TASK PROMPT —
Output exactly the lines from the line with "Of the given items" through the end of the records below. Include nothing else.

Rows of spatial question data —
==================================================

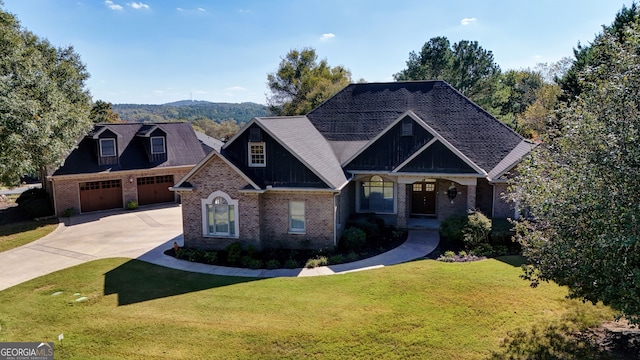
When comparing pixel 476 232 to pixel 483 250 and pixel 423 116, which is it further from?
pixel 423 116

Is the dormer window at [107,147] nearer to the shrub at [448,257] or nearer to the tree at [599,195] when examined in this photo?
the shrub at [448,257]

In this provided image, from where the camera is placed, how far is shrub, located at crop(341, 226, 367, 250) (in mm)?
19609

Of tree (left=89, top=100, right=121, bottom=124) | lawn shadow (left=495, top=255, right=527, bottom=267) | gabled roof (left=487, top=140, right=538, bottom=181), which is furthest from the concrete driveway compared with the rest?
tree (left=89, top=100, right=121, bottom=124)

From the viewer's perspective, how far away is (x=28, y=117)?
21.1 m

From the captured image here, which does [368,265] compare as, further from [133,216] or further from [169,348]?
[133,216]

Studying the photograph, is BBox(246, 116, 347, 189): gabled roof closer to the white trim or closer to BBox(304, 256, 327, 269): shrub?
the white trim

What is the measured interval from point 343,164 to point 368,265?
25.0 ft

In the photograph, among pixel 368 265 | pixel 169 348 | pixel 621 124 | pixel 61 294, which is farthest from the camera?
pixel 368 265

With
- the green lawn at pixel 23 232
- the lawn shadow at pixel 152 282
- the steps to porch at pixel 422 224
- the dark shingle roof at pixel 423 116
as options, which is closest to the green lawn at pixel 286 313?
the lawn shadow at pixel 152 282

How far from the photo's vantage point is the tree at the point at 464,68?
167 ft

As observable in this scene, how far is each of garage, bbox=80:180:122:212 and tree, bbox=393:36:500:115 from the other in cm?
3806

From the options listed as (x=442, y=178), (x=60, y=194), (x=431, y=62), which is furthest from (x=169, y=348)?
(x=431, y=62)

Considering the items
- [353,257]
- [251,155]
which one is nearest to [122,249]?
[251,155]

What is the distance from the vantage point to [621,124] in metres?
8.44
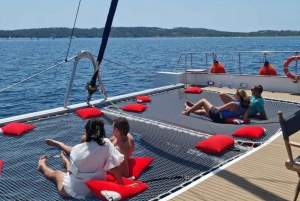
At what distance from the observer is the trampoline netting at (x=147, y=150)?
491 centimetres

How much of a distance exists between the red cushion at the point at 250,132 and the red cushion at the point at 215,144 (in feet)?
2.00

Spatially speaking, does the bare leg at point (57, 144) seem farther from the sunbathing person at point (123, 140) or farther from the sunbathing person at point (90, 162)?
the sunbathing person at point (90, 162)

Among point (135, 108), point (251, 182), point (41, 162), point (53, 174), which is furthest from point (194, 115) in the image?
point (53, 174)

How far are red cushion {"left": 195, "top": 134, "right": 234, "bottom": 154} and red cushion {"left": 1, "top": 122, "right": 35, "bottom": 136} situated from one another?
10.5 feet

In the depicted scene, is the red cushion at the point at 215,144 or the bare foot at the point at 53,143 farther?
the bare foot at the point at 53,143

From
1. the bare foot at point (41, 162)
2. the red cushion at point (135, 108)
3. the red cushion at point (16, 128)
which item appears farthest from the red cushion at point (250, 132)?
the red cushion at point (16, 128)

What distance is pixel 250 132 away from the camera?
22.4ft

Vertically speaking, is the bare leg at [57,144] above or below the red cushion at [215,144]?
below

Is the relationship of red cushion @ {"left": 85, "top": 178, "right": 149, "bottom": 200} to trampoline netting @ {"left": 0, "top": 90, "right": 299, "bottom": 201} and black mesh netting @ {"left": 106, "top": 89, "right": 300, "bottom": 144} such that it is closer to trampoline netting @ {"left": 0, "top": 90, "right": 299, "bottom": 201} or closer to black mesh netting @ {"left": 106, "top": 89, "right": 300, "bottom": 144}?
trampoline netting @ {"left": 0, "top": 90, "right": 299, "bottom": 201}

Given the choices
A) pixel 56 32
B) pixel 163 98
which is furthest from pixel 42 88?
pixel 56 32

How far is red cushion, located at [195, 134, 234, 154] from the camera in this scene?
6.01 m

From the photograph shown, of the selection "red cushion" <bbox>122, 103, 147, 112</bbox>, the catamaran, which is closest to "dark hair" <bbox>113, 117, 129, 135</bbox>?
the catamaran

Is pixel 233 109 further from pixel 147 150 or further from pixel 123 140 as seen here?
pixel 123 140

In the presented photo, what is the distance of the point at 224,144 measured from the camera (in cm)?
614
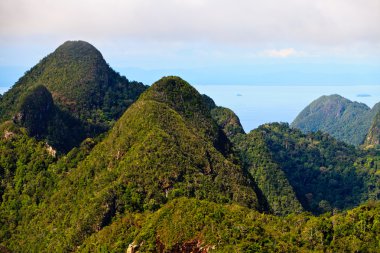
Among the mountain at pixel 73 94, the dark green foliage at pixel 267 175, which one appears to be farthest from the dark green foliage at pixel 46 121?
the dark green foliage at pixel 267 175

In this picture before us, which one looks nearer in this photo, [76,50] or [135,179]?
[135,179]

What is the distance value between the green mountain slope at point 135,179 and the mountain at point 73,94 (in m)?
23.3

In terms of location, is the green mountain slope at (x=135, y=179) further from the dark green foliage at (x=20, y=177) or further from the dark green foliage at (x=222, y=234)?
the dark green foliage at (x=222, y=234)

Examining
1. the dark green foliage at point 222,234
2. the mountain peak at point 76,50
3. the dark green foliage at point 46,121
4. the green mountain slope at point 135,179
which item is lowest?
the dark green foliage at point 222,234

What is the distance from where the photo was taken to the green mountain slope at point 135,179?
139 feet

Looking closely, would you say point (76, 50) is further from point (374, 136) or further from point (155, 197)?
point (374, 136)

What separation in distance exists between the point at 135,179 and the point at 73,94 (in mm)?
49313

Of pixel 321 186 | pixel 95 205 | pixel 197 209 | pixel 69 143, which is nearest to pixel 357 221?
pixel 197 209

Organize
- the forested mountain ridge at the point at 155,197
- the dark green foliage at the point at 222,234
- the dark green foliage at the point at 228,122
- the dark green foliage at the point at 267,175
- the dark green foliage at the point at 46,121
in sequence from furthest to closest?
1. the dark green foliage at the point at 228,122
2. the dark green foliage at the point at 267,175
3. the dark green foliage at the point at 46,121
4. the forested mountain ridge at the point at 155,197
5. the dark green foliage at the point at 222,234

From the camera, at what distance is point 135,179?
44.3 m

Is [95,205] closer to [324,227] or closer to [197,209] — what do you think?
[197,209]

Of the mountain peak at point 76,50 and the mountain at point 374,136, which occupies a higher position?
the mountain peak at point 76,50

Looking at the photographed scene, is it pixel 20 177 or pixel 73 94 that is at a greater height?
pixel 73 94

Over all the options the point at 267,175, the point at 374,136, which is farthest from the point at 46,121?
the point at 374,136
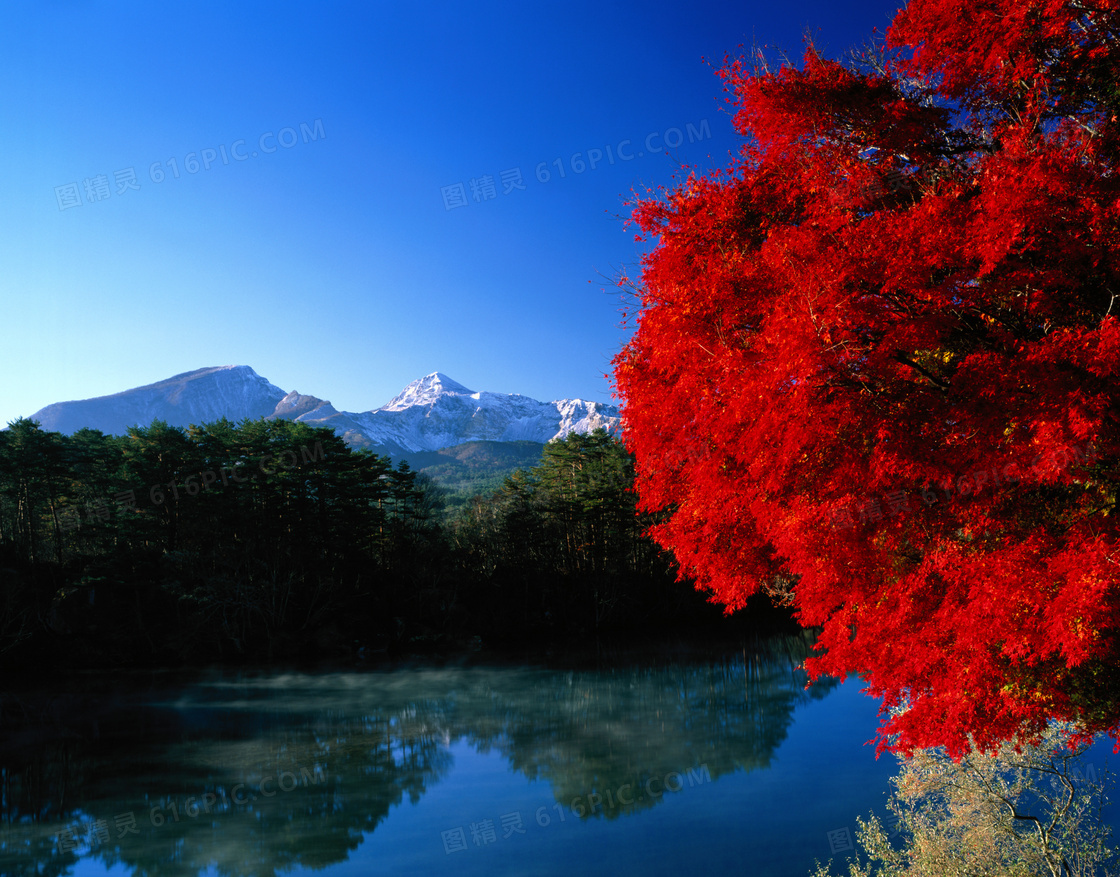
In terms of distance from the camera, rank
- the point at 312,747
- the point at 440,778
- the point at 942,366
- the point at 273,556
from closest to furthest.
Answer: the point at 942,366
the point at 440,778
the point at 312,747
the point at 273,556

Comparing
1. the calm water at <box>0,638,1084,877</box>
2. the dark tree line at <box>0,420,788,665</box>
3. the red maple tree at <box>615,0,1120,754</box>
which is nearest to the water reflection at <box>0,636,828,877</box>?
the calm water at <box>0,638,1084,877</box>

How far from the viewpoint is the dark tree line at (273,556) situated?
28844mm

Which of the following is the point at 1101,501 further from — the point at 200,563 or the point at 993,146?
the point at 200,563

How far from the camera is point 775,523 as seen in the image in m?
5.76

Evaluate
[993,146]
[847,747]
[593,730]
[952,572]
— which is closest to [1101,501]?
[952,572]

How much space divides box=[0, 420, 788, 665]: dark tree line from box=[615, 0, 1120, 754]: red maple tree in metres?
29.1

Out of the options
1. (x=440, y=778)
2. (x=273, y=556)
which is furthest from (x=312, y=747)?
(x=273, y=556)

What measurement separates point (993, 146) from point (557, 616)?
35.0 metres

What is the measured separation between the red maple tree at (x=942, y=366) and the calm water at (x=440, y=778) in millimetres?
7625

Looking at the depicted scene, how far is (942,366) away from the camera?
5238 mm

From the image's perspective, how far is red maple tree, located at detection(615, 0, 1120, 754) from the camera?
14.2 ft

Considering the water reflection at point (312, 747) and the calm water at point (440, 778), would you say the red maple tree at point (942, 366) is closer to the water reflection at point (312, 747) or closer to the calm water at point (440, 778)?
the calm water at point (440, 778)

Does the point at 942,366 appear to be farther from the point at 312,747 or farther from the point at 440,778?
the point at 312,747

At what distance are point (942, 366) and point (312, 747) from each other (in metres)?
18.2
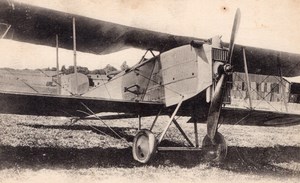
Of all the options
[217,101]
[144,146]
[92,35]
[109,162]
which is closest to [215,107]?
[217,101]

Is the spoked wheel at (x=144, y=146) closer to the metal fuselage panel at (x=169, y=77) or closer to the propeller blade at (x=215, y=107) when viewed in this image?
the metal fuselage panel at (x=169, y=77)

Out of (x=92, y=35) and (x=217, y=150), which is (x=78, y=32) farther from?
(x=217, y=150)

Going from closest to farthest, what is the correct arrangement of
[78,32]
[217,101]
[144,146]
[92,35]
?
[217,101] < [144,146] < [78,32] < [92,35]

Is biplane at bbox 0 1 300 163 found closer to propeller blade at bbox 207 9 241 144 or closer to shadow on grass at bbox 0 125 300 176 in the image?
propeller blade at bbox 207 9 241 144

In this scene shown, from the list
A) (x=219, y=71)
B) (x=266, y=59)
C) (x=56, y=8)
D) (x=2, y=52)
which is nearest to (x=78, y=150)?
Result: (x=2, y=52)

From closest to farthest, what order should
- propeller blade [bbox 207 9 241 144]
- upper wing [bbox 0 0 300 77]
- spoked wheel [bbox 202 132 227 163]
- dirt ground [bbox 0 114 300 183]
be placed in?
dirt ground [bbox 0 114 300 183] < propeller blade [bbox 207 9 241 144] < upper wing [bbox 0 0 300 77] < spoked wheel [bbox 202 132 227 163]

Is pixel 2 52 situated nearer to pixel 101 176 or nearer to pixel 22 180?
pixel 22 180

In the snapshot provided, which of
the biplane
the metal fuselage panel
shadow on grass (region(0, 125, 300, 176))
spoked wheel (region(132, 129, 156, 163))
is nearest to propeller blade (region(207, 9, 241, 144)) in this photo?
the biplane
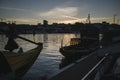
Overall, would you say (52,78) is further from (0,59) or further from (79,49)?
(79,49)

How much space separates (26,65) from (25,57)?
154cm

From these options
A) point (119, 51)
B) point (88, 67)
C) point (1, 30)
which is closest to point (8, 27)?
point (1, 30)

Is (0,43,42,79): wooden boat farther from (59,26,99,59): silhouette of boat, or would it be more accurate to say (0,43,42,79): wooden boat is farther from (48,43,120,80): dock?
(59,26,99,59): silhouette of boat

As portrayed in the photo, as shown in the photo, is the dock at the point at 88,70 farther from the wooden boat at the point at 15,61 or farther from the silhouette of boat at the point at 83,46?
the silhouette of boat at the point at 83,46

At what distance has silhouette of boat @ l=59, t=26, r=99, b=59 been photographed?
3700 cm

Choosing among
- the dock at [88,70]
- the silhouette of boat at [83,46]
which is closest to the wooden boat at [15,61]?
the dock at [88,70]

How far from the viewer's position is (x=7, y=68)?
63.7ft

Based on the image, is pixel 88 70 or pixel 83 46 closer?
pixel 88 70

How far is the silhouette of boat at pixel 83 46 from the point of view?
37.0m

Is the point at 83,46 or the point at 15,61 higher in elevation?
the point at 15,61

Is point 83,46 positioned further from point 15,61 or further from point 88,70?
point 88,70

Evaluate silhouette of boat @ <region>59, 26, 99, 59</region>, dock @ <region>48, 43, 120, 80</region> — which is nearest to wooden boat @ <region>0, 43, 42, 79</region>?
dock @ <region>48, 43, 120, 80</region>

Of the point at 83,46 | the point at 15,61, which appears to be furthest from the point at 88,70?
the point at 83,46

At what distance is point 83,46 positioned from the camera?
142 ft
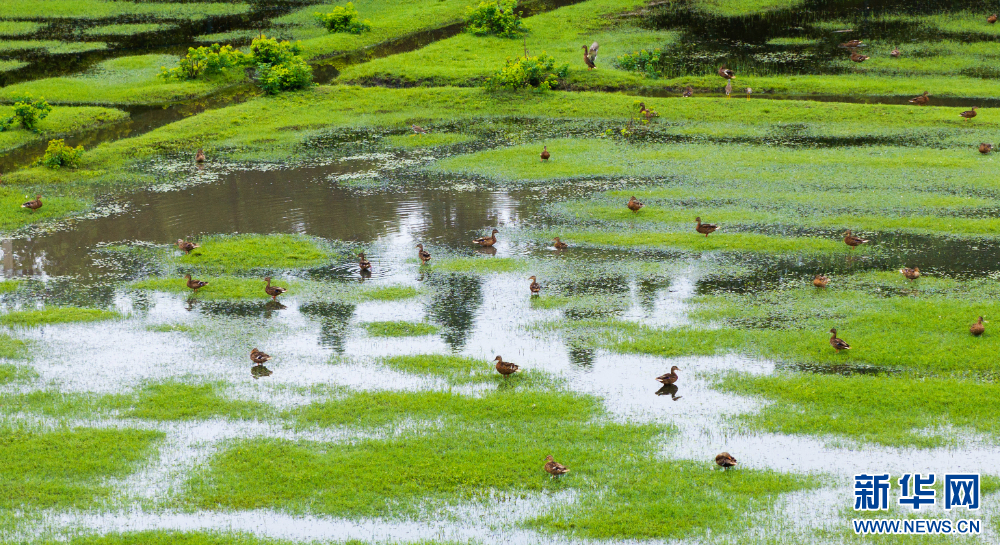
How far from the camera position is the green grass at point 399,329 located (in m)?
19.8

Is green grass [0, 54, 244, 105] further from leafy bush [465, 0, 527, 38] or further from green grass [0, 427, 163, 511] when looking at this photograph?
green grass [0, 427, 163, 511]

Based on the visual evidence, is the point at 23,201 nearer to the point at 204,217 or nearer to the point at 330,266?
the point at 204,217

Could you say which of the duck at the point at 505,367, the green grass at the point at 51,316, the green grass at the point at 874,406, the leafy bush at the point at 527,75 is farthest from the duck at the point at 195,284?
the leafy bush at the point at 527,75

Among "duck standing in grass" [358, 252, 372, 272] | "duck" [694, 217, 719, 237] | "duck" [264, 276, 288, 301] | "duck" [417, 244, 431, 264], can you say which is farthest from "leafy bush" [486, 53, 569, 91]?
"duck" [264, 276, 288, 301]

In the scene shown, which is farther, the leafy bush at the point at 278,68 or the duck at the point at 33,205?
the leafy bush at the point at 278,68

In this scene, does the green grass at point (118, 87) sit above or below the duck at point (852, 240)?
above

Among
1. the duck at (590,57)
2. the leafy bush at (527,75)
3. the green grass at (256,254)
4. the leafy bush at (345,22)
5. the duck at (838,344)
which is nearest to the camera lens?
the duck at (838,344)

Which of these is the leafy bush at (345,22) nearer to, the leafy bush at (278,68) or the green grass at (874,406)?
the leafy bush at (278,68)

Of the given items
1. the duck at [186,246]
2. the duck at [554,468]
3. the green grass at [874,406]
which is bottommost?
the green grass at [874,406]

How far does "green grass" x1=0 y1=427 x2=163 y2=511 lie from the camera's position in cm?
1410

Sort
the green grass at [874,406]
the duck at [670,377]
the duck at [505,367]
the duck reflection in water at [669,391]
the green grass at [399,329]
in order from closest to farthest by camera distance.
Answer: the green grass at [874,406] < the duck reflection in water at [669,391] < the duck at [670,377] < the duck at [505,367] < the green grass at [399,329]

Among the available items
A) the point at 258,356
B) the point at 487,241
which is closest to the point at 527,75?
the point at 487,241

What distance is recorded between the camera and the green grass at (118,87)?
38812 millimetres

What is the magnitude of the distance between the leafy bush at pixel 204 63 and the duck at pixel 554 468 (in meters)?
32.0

==================================================

RESULT —
Of the given items
1. the duck at [186,246]
2. the duck at [554,468]
3. the green grass at [874,406]
which is bottommost?
the green grass at [874,406]

How far does "green grass" x1=0 y1=427 x2=163 y2=511 lie from the camera's position in cm?
1410

Sort
the green grass at [874,406]
the duck at [670,377]
the duck at [505,367]
the duck reflection in water at [669,391]
the green grass at [399,329]
in order from closest to farthest by camera distance.
Answer: the green grass at [874,406] < the duck reflection in water at [669,391] < the duck at [670,377] < the duck at [505,367] < the green grass at [399,329]

Among the available items
A) the point at 258,356
B) the point at 487,241
which is closest to the point at 527,75?
the point at 487,241

What distance is recorded between the camera and the green grass at (118,87)?
38812 millimetres

What is the magnitude of the distance between the leafy bush at pixel 204 63 and the duck at pixel 554 468 (in meters)?
32.0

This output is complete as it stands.